Die erste Märzsonne ist da. Ein schwarzer Hengst trottet einsam in der Führanlage im Kreis. In den Stallungen der Reitanlage am Olympiastadion an der Jesse-Owens-Allee herrscht beschauliches Treiben. Eben ist eine Ladung Stroh vom Reitsport-Center am Hohenzollerndamm gekommen. Kommen bald Bagger? Wird hier in ein paar Jahren ein neues Fußballstadion stehen?
Möglich ist das. Denn Hertha BSC scheint mit dem Projekt Stadionneubau einen deutlichen Schritt vorangekommen zu sein. Wie der Tagesspiegel erfuhr, will der Klub ein neues, reines Fußballstadion auf dem Olympiagelände bauen lassen. Konkret in der Nähe des Reiterstadions, das bereits für die 1916 wegen des Ersten Weltkriegs abgesagten Olympischen Spiele auf dem Gelände der ehemaligen Rennbahn Grunewald errichtet wurde. Dort, am südwestlichen Rand des Olympiageländes, wo jetzt Sattelplätze, mehrere Stallungen und drei baufällige Reithallen stehen, soll demnach das Stadion entstehen.

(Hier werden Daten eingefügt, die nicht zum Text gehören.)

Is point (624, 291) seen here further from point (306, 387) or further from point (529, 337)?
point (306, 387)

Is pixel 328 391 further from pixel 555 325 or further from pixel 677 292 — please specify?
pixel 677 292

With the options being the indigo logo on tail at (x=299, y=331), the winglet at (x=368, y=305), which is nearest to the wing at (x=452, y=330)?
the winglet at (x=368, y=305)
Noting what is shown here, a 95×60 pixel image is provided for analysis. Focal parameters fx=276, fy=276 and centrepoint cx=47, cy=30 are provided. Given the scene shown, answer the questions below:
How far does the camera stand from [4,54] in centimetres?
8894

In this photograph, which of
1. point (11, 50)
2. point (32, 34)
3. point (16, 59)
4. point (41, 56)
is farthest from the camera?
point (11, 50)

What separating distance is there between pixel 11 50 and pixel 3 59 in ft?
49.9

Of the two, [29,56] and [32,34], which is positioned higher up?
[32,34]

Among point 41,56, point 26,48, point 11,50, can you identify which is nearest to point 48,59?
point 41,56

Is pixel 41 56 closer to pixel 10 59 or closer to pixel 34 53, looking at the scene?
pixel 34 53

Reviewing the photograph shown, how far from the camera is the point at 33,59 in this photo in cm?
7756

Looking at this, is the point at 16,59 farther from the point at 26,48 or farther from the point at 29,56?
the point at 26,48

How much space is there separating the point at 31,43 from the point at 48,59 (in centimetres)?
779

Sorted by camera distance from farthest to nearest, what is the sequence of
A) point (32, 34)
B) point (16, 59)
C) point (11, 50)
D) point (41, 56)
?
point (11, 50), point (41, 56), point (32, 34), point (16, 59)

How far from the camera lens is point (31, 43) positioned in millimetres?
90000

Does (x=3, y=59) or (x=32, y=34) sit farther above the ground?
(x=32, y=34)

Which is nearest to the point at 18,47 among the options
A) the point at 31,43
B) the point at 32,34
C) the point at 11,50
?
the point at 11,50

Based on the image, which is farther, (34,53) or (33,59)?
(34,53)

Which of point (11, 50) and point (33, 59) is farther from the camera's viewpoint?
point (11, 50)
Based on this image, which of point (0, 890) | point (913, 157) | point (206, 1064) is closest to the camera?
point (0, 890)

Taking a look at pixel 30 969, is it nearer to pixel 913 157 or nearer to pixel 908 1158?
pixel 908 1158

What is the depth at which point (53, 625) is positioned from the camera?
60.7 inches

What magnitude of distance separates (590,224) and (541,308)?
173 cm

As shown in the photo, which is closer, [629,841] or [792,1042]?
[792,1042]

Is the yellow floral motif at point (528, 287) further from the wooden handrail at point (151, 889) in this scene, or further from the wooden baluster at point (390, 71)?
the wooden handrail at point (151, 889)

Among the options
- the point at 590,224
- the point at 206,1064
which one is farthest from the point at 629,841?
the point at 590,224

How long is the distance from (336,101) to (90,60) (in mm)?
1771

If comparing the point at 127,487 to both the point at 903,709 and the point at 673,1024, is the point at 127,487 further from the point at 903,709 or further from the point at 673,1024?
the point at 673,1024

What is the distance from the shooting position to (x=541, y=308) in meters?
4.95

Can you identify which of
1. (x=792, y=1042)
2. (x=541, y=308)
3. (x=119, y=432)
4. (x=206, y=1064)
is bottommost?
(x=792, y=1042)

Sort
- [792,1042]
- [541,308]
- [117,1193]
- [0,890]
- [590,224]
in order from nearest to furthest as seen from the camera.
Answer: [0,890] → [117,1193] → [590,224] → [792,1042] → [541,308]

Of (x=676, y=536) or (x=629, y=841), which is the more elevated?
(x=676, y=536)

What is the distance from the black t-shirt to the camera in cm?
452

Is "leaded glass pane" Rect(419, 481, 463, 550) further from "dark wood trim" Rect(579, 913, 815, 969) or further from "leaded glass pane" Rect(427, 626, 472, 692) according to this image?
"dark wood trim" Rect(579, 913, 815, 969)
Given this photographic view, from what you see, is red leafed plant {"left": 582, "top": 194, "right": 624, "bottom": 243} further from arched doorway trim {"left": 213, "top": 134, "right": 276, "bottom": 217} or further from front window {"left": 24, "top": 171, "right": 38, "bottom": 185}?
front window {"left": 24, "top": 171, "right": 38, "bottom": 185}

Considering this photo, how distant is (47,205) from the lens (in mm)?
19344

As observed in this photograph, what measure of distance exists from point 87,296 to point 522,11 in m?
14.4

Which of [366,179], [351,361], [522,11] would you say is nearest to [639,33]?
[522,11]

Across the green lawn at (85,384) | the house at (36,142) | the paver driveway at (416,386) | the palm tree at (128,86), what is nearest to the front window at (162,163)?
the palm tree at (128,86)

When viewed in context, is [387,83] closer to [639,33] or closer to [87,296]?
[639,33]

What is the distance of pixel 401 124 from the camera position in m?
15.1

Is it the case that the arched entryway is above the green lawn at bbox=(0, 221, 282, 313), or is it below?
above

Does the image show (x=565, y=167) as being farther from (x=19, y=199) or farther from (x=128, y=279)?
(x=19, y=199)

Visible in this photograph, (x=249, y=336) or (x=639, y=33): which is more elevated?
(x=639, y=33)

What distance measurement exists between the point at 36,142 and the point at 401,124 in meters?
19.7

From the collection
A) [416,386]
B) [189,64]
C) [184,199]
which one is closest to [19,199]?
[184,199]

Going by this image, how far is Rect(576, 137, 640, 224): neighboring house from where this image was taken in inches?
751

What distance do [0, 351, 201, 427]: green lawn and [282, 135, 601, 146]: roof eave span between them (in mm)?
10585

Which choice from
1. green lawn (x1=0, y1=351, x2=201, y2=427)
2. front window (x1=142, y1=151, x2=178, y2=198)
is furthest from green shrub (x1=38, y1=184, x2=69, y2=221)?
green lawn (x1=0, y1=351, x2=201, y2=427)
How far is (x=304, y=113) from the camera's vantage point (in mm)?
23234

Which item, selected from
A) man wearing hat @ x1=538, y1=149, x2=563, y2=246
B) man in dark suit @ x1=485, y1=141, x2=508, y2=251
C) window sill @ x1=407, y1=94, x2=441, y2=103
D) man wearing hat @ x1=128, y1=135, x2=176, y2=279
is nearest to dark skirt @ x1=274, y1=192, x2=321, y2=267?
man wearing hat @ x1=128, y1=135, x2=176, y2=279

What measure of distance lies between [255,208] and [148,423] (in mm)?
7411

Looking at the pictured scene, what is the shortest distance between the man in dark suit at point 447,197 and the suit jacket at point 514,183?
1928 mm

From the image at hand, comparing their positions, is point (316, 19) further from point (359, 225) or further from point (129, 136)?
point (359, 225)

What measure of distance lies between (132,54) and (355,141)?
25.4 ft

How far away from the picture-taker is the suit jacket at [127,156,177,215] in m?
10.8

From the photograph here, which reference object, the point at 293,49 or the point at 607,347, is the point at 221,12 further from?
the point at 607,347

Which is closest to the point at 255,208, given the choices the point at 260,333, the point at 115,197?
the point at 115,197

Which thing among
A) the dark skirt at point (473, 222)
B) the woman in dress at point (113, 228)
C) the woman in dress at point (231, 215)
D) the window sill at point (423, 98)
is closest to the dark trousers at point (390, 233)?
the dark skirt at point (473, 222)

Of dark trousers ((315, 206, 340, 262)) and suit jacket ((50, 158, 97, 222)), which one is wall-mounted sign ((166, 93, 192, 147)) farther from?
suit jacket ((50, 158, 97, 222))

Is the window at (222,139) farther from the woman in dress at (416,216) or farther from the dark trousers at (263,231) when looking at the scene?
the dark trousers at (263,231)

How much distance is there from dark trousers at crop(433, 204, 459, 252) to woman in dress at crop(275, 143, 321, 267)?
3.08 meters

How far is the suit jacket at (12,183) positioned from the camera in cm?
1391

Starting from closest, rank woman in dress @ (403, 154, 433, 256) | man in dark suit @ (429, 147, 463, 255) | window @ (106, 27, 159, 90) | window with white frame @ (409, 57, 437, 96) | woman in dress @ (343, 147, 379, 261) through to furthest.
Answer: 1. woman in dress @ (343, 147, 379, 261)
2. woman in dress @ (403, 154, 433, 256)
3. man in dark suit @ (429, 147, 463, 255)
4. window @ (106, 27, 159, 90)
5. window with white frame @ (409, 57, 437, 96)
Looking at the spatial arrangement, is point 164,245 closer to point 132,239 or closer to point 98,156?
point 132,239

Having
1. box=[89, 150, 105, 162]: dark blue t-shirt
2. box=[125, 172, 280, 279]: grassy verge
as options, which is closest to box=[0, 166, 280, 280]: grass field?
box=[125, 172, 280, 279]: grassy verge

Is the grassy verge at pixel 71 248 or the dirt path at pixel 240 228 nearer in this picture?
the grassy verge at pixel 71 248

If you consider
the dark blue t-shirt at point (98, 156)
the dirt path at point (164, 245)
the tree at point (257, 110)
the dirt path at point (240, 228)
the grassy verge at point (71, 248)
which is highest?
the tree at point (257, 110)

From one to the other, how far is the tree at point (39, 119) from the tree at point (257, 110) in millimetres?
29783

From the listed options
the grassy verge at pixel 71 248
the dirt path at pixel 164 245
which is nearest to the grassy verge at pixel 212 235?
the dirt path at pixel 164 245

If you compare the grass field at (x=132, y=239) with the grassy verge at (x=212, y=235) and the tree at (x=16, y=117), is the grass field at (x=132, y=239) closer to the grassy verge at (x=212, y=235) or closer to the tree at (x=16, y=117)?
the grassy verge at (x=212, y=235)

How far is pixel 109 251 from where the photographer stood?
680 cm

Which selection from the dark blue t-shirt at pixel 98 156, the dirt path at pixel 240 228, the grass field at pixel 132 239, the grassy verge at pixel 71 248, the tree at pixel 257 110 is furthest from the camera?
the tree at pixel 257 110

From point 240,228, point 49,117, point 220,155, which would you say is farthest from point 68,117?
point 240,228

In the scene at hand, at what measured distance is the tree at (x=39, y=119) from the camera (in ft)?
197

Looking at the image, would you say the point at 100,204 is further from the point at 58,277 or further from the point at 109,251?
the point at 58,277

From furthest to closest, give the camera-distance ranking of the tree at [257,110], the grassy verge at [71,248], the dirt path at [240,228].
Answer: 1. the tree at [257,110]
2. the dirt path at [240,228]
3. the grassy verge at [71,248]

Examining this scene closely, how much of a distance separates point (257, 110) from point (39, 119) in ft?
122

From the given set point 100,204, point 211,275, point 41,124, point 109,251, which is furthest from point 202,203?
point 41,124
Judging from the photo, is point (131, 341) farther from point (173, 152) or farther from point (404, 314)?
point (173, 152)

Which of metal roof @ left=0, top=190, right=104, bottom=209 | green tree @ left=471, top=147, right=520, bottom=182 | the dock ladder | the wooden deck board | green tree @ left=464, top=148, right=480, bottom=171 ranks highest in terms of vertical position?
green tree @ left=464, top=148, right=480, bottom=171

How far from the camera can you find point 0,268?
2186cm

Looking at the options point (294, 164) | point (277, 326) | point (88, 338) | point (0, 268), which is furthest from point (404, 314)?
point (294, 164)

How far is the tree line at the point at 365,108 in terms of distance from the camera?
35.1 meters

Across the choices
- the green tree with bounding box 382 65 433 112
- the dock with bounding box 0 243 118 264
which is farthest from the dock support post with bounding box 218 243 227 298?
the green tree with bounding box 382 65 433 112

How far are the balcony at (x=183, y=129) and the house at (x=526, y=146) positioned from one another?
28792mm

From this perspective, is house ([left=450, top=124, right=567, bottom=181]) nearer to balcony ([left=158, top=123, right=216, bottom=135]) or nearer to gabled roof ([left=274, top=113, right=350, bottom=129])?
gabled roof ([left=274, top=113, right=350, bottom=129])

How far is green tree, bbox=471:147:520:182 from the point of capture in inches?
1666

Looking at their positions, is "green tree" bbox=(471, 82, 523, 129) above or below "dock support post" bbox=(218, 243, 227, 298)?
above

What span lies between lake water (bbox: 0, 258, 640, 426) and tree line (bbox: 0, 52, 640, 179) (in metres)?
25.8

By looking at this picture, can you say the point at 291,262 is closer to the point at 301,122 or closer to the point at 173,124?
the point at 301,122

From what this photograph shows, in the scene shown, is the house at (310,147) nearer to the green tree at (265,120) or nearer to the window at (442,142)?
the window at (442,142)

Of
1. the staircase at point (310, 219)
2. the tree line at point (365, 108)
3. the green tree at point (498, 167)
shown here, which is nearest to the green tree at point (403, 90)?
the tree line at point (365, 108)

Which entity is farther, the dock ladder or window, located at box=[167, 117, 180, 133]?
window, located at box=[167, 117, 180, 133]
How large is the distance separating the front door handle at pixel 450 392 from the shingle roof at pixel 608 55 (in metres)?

Allerdings könnte es kleiner ausfallen als bisher öffentlich diskutiert worden war. Der Neubau soll ein Fassungsvermögen von 40.000 bis 45.000 Plätzen haben. Wie zu erfahren war, werden im Hintergrund gerade Pläne diesbezüglich erarbeitet, die dem Senat dann Mitte des Monats vorgestellt werden sollen. Ohne dessen Zustimmung lässt sich der Neubau auf dem Gelände des Olympiaparks nicht realisieren. Das gesamte Gelände steht unter Denkmalschutz, das Gelände neben dem Reiterstadion ist ein Gartendenkmal. Nach Informationen des Tagesspiegels soll das Projekt keine Steuergelder verschlingen, sondern zu einhundert Prozent fremdfinanziert sein.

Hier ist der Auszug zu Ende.